### Text provided
☆ ☆ ☆ ☆

Read The Reviews!

I started this book yesterday and it had so much promise. The book, In Five Years by Rebecca Serle, is about a woman waking up five years into the future. She spends one hour there with this man that is not who she is currently engaged to and then returns to her life in the present. Interesting right. Now, you’re curious to know how her life changed and when. Then, I get to the part where she meets this man from the future, and it all goes downhill. Downhill fast, like a car with no brakes. And it crashed and burnt.

I stopped listening right at the part where she met the future man. I knew where it was going and I didn’t like it. There are certain plot lines that I cannot read. I cannot read books with infidelity in marriages, shady friends, unnecessary or excessive drama, or sad books. I read books for entertainment and kind of an escape. It doesn’t make sense for me to read books that reminds me of the worst parts about life, and issues people face daily. No, thank you.

I absolutely need to go to Goodreads or Amazon before I pick any other books. In Five Years had a 3.8 star rating on Goodreads and a 4.3 rating on Amazon. If I had seen this beforehand, I know I wouldn’t have thought about reading the book. Since I was so discouraged, I had to read the reviews and see if there was anyone else who felt like me. Of course, there was. Unlike me, a few of these one star reviews actually finished the book. Then, they proceeded to write a review with spoilers. When I tell you, the book got much, much worse based on the reviews. Reading the reviews reinforced my decision to return that book immediately to the library. There happened to be 1 person waiting and I was happy to relinquish the book to them.

I rarely ever write reviews, positive or negative. My rule is, if I write a negative review, I have to write a positive one as well. I like to balance the scales. Also, I feel like, who am I to put down a person who worked hard to write a book. Creating worlds, multiple characters, and using their gift of writing to entertain the masses. Plus, I haven’t written a book. Yet, Rebecca could have kept this book. Or at least wrote a story line that was less depressing and selfish. There were so many different ways she could have went with this story.

I was trying not to drop any spoilers, just in case you didn’t want to take my advice and the advice of the other one star reviews, and read this book. Please don’t! Stay well and whole, and read those reviews. Much love 🧡 💚

Take A Moment by Nina Kaye – Book Review

This is not the post I planned on sharing tonight. Every time I tried to put a link in to the blog post, I kept getting an error message. I’m sure the app probably needs an update, but it hasn’t figured that out yet. So here I am throwing together a post at the last minute.

I am so close to reaching my book reading goal for this year. I have just finished my 101 book, Take A Moment by Nina Kaye, and oddly enough, the main character had multiple sclerosis (MS). This is the first book that I have read with a character having MS. It was funny because when it got to the part where they were going to reveal the diagnosis, I already knew. I still had to paused the book and give myself credit for figuring it out. Another gold star for Ebony ⭐️.

☆ ☆ ☆ ☆

### Data for analysis

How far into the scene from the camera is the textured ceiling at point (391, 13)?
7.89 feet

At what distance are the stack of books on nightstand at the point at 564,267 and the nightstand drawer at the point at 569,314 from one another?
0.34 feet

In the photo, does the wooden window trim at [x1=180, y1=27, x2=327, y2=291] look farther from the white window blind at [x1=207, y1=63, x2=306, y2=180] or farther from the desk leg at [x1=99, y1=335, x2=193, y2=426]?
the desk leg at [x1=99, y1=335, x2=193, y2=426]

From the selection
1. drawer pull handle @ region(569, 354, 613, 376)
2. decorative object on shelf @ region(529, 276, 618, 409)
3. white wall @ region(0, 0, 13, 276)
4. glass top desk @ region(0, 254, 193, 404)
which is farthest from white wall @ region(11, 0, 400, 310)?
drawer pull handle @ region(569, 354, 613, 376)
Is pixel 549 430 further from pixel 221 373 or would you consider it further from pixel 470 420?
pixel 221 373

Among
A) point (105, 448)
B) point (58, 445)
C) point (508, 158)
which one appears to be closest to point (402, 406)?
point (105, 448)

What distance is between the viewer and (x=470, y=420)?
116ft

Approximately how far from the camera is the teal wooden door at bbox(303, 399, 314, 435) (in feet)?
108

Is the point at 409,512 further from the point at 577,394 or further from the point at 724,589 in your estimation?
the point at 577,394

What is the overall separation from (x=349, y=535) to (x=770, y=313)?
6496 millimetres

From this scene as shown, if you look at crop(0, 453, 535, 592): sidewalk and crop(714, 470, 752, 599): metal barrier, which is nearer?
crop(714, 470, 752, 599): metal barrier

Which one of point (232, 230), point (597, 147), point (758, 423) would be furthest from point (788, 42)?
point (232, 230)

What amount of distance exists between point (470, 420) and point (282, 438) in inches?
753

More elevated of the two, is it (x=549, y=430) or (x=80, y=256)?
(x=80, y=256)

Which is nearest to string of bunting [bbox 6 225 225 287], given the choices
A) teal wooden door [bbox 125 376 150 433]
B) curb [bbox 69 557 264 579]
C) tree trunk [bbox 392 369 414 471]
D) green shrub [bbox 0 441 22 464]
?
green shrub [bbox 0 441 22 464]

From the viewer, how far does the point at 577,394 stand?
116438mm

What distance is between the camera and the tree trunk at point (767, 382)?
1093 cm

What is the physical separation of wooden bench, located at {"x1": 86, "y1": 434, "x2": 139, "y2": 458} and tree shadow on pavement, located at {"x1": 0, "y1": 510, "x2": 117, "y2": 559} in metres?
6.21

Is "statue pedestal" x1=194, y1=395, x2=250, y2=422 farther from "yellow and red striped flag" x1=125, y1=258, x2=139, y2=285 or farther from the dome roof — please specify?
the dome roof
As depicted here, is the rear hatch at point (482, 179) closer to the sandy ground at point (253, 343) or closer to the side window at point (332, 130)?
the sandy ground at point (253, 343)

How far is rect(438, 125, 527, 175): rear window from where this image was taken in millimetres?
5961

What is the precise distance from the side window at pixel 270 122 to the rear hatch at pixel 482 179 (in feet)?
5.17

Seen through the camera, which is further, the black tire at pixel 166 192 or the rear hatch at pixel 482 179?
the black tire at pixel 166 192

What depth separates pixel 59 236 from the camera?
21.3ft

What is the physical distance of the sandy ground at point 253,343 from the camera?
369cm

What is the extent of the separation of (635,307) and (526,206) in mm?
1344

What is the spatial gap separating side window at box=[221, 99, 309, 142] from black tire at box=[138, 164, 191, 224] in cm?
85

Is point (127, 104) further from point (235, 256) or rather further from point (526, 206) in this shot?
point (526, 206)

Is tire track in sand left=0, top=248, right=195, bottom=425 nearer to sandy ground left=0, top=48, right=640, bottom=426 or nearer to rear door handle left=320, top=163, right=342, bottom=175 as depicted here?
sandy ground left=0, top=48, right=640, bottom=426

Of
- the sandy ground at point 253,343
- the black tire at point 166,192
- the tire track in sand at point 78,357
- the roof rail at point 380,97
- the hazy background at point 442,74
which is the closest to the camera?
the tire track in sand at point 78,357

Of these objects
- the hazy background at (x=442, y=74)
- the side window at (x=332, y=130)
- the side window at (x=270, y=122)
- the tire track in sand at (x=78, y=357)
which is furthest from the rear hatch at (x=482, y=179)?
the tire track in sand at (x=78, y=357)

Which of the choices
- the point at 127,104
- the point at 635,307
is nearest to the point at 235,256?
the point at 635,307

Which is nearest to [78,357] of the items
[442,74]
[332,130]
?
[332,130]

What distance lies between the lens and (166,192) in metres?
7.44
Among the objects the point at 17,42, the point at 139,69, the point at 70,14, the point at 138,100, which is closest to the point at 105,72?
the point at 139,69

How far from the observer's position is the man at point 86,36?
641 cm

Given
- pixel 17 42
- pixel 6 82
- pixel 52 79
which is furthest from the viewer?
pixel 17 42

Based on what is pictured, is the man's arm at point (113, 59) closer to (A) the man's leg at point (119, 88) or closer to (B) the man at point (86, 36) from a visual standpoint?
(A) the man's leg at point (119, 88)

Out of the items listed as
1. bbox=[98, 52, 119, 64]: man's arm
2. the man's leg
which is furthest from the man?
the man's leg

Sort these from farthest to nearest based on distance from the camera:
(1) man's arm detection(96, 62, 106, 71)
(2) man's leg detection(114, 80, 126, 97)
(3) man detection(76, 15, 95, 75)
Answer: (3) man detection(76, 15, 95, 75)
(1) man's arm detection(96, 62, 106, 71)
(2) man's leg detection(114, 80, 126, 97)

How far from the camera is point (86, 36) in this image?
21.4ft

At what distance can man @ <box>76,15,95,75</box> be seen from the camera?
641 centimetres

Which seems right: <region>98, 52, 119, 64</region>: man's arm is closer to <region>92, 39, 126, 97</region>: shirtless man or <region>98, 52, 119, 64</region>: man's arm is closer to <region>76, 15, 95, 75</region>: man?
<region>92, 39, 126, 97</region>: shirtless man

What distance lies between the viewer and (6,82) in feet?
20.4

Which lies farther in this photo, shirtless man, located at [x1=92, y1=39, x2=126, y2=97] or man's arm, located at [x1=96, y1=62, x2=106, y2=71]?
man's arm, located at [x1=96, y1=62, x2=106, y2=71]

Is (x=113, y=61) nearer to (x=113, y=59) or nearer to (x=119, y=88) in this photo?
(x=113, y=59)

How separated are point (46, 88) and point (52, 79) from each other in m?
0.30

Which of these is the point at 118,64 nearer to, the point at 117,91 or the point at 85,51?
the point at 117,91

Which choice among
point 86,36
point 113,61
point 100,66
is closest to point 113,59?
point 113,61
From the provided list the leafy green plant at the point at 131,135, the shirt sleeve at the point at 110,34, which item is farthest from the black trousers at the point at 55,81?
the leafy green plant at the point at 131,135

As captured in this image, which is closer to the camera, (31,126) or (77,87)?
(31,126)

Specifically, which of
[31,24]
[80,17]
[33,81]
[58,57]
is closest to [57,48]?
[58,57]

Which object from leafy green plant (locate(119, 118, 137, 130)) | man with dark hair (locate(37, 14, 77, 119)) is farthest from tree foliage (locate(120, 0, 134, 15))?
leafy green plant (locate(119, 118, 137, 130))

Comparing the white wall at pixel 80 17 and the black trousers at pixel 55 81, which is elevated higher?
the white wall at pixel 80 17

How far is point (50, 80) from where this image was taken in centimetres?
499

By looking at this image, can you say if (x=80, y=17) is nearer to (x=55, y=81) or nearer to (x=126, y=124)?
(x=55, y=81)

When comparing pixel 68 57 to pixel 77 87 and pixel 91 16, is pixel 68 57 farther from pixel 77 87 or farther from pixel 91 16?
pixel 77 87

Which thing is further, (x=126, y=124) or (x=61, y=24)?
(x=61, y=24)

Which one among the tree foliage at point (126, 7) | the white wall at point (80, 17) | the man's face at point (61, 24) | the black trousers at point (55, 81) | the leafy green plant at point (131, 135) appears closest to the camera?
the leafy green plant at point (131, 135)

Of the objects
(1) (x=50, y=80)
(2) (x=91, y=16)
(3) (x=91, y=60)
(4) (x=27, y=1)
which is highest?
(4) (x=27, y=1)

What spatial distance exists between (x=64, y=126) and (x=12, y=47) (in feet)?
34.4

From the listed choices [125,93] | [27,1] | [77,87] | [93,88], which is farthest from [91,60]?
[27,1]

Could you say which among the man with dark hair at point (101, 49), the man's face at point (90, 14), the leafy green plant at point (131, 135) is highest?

☆ ☆ ☆ ☆

Rewrite the book blog text above, everything from "Take A Moment by Nina Kaye –" down to "the last minute.", with "warning notice" in place of "error message".

Take A Moment by Nina Kaye – Book Review

This is not the post I planned on sharing tonight. Every time I tried to put a link in to the blog post, I kept getting an warning notice. I’m sure the app probably needs an update, but it hasn’t figured that out yet. So here I am throwing together a post at the last minute.